The new Corolla was larger than the preceding model, which made the cabin roomier and gave rear seat passengers more legroom.
It was roomy enough to comfortably accommodate four adults, even five at a squeeze, and there was a good-sized boot of 283 litres to take a decent amount of luggage with you on your travels.
A 60/40 split fold rear seat added to the flexibility of the cabin and its capacity to carry luggage.
All occupants were treated to comfy and supportive seats, and the controls were sensibly placed within easy reach of the driver.
With a higher roofline you sat a little more upright in the hatch than you did in the sedan giving you a better view of the road.
There was heaps of storage, including a glovebox, door pockets, a holder for your sunglasses, a centre console box, and four cupholders.
A 1.8-litre DOHC four-cylinder petrol engine that boasted 100 kW (134 horsepower) and 175 Nm of torque was used across the range.
While relatively small for the class, it still had enough performance to make the Corolla economical and pleasant to drive.
In 2010 the Ultima sedan scored a bigger 2.0-litre engine, which slightly boosted the power to 102 kW (136 horsepower), but more significantly for drivability, the torque increased to 189 Nm.
The other models continued with the 1.8.
The Corolla was an easy car to drive, it handled nicely, was well balanced, steered well, the ride was comfortable and road noise was well suppressed.
With decent torque across a wide range of speed, the 1.8-litre engine packed enough punch to make up for the limited ratios in the auto and deliver useful performance combined with good fuel economy.
With the extra torque from the larger engine from 2010 the Ultima was an even nicer car to drive.
Seven airbags were available on all models, but on some, such as the Ascent and Levin SX, you had to buy the option pack to get them.

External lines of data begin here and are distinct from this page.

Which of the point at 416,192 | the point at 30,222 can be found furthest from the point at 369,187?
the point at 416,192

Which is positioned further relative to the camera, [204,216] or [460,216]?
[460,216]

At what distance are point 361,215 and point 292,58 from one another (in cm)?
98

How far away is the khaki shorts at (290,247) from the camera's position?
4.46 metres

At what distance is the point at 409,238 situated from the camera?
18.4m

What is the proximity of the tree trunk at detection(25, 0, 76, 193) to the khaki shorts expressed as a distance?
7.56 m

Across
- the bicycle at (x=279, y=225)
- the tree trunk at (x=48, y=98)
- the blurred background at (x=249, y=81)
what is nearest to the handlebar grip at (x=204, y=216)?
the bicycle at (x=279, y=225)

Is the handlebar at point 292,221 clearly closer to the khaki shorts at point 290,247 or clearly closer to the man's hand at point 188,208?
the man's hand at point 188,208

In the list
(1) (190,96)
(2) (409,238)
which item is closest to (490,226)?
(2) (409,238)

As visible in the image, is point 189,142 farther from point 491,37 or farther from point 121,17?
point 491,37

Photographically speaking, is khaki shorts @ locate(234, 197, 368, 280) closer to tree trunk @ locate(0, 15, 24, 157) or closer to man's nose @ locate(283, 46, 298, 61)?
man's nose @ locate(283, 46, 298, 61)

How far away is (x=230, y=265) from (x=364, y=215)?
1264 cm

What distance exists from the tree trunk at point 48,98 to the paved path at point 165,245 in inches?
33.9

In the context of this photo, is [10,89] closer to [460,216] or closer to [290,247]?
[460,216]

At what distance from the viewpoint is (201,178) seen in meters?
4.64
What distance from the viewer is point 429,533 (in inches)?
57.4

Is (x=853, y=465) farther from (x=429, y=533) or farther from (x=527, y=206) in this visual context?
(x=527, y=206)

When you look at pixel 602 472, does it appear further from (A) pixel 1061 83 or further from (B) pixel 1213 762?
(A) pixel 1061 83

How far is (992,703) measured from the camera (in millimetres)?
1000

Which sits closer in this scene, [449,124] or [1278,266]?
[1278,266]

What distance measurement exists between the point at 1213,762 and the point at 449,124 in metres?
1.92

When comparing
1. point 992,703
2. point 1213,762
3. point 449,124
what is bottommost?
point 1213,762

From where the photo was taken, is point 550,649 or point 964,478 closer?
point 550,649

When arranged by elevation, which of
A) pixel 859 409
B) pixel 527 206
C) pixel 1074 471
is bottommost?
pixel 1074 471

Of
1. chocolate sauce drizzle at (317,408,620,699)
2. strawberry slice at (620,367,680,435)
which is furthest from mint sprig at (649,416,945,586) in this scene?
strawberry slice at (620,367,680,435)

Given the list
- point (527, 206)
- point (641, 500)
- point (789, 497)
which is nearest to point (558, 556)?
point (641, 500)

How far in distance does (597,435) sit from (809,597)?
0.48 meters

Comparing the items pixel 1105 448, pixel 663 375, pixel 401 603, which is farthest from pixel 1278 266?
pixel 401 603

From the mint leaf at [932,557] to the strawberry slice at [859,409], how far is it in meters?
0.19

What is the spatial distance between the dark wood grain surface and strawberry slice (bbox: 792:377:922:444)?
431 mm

For that reason the Ascent, Ascent Sport and Levin SX was rated at four stars by ANCAP, while the Conquest, Levin ZR and Ultima got ANCAP's full five-star tick.

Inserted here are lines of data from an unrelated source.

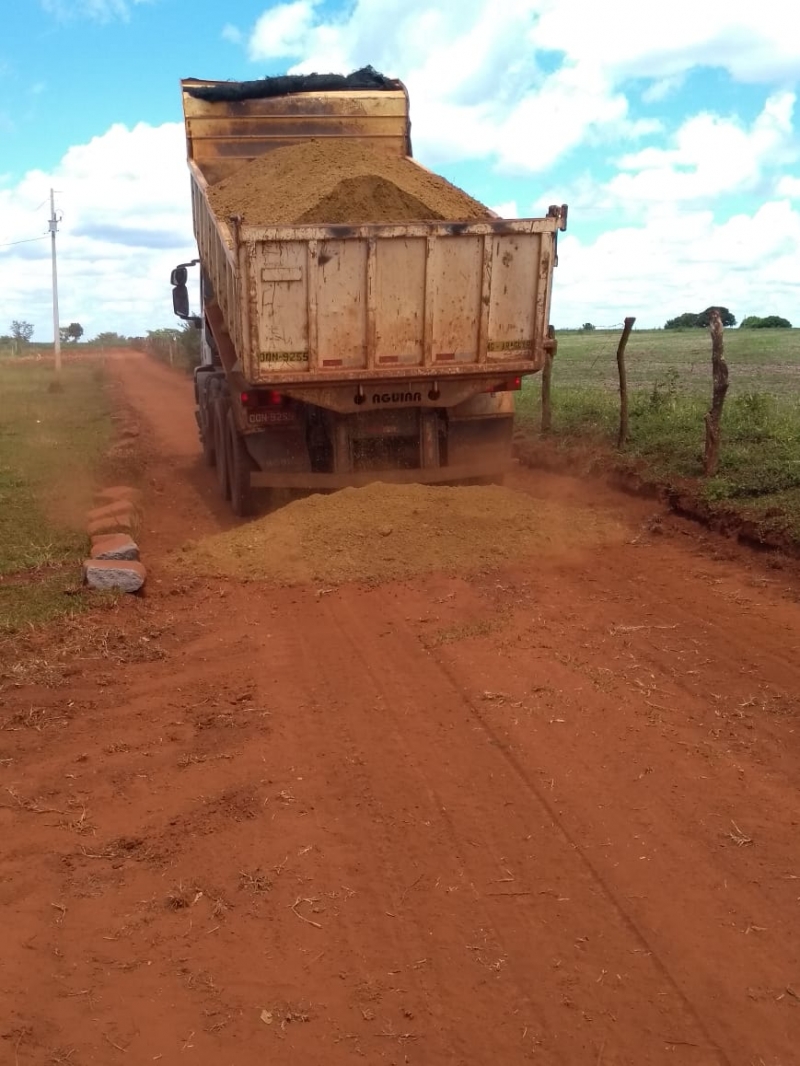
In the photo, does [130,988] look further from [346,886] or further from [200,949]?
[346,886]

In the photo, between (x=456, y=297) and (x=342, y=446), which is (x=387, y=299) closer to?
(x=456, y=297)

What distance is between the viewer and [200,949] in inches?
127

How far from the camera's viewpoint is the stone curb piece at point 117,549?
750 cm

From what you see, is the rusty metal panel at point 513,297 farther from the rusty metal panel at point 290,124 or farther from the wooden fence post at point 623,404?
the rusty metal panel at point 290,124

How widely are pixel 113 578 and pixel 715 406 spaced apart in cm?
594

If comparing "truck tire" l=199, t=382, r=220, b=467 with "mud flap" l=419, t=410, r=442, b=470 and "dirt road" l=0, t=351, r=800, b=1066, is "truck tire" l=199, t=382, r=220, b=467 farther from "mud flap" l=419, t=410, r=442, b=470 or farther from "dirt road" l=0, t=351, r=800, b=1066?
"dirt road" l=0, t=351, r=800, b=1066

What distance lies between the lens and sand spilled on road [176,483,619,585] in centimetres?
755

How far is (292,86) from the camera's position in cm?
1182

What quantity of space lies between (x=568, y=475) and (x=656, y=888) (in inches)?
329

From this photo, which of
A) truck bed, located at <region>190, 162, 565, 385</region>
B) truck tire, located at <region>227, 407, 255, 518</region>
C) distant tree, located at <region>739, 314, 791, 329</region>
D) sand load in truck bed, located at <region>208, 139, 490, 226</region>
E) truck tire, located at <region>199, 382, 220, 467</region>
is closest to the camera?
truck bed, located at <region>190, 162, 565, 385</region>

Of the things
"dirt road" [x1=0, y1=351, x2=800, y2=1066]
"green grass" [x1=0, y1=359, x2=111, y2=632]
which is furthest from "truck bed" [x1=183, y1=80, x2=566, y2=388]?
"dirt road" [x1=0, y1=351, x2=800, y2=1066]

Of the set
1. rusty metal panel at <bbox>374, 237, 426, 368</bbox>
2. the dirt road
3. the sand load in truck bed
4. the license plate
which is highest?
the sand load in truck bed

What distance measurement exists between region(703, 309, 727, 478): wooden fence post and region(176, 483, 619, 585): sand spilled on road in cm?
140

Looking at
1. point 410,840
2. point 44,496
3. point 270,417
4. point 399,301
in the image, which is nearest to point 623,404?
point 399,301
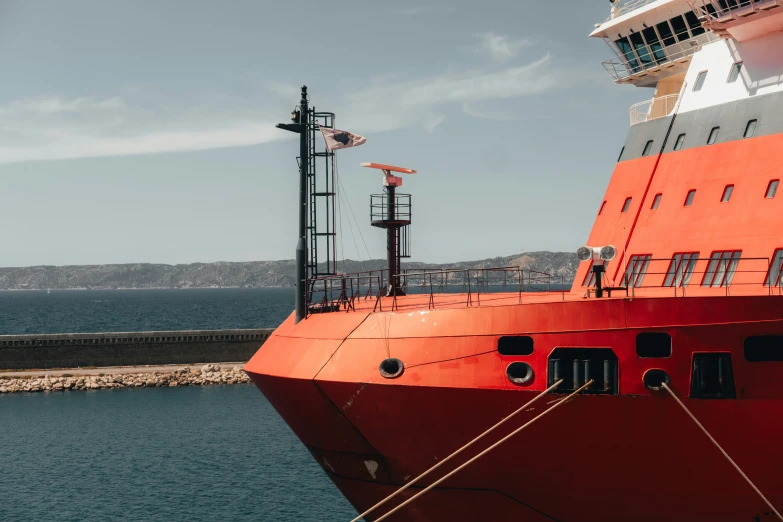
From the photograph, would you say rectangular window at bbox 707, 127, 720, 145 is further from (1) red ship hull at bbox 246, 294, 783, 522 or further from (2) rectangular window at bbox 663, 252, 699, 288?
(1) red ship hull at bbox 246, 294, 783, 522

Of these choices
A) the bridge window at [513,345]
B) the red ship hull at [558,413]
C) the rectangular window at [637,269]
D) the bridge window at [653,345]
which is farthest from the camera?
the rectangular window at [637,269]

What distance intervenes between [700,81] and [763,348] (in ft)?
28.1

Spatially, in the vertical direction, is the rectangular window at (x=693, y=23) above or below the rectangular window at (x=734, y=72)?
above

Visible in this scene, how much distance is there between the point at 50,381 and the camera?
191ft

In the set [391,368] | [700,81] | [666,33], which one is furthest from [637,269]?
[666,33]

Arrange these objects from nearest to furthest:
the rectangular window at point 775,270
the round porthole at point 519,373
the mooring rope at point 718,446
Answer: the mooring rope at point 718,446 → the round porthole at point 519,373 → the rectangular window at point 775,270

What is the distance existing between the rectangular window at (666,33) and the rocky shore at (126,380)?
45.9 metres

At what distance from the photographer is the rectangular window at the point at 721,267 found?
17797 mm

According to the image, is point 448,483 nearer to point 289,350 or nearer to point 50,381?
point 289,350

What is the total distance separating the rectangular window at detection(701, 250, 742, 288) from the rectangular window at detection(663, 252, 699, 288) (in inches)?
16.7

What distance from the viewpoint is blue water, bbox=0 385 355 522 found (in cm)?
3016

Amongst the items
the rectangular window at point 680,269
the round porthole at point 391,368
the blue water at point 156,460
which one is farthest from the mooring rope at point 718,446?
the blue water at point 156,460

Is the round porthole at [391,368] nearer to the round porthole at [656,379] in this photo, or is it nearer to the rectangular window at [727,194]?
the round porthole at [656,379]

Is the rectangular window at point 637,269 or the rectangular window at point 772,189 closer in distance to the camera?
the rectangular window at point 772,189
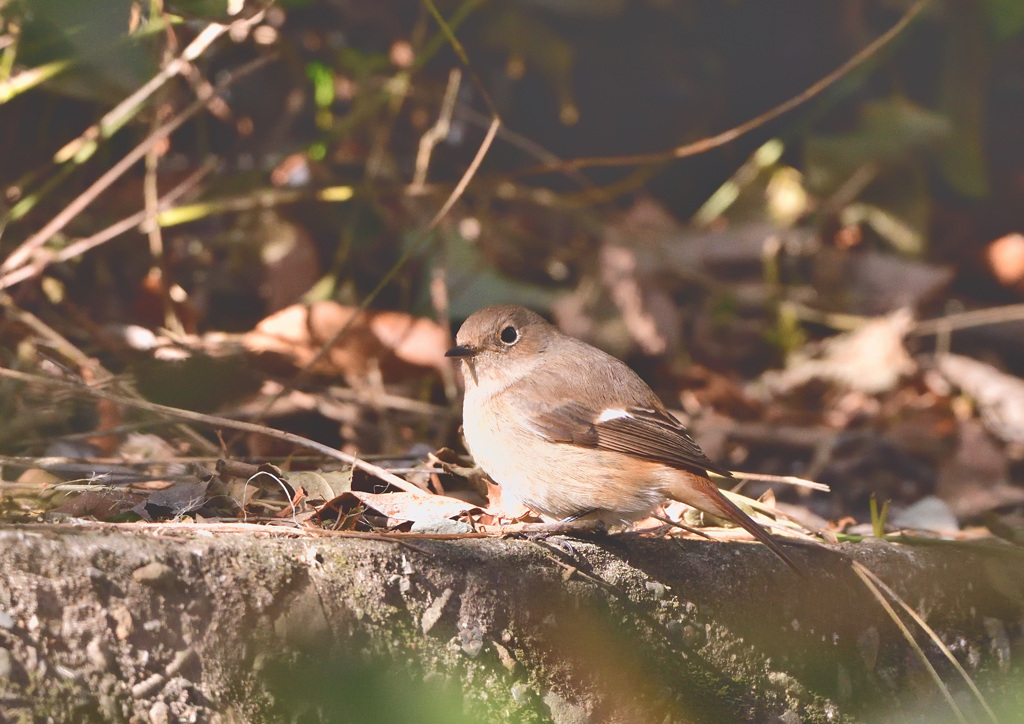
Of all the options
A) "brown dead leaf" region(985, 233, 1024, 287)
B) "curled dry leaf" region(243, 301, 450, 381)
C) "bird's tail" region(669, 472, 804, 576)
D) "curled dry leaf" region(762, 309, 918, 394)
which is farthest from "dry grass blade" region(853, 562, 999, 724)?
"brown dead leaf" region(985, 233, 1024, 287)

Active safety features included ABS braking, electronic brakeforce distribution (EBD), brake assist (BA). Electronic stability control was introduced in 2009, but only on the up-range models until in 2010 when it became available across the range.
Too early for ISOFIX child restraint location points (legal in Australia from 2014). The rear seat had seat belts for location of baby car seats.
Toyota has earned a fine reputation for reliability over the years and the Corolla is regarded as a reliable and mostly trouble-free small car.
Properly maintained at the Toyota-recommended 10,000 km service intervals – major services are every 40,000 km – there's no reason to believe that a used 10th generation Corolla won't continue to be reliable and trouble free for many years to come. Service costs are modest, although this generation Corolla will be out of range for current capped price servicing programs.
Engines used in this Corolla have a cam timing chain, which doesn't require servicing.
The original new-car warranty was for three years or 100,000 km, whichever came first, so there's no residual left for buyers now.
Overall, the Corolla has a clean record for reliability, although there was a recall in 2012 to rectify a defective driver's side power window switch. Used car buyers should check the owner's service booklet to confirm the necessary rework has been done.
MORE: If anything crops up, you'll probably find it on our Toyota Corolla problems page.
Michael Collins: "I'm very happy with my Conquest manual. The fit and finish is excellent, it has plenty of get up and go, it's roomy enough for four big guys, the boot is capacious, it's economical, and cheap to service."
Alex Firth: "I have a 2011 Levin SX auto. It's nice to drive, but a little thirsty, and I find the boot a little small."
Sharon Edwards: "We have an Ascent, which is ok. It's quiet, spacious, and safe."
Nick Carroll: "Our Ascent Sport hatch is the second family car, which I mainly use to go to work and drop the kids off at school. It's very quiet, easy to park, roomy with plenty of room for our shopping, and it's been super reliable."
Deni Donaldson: "We bought our 2008 Ascent new. It's been a great car, very reliable, and great to drive."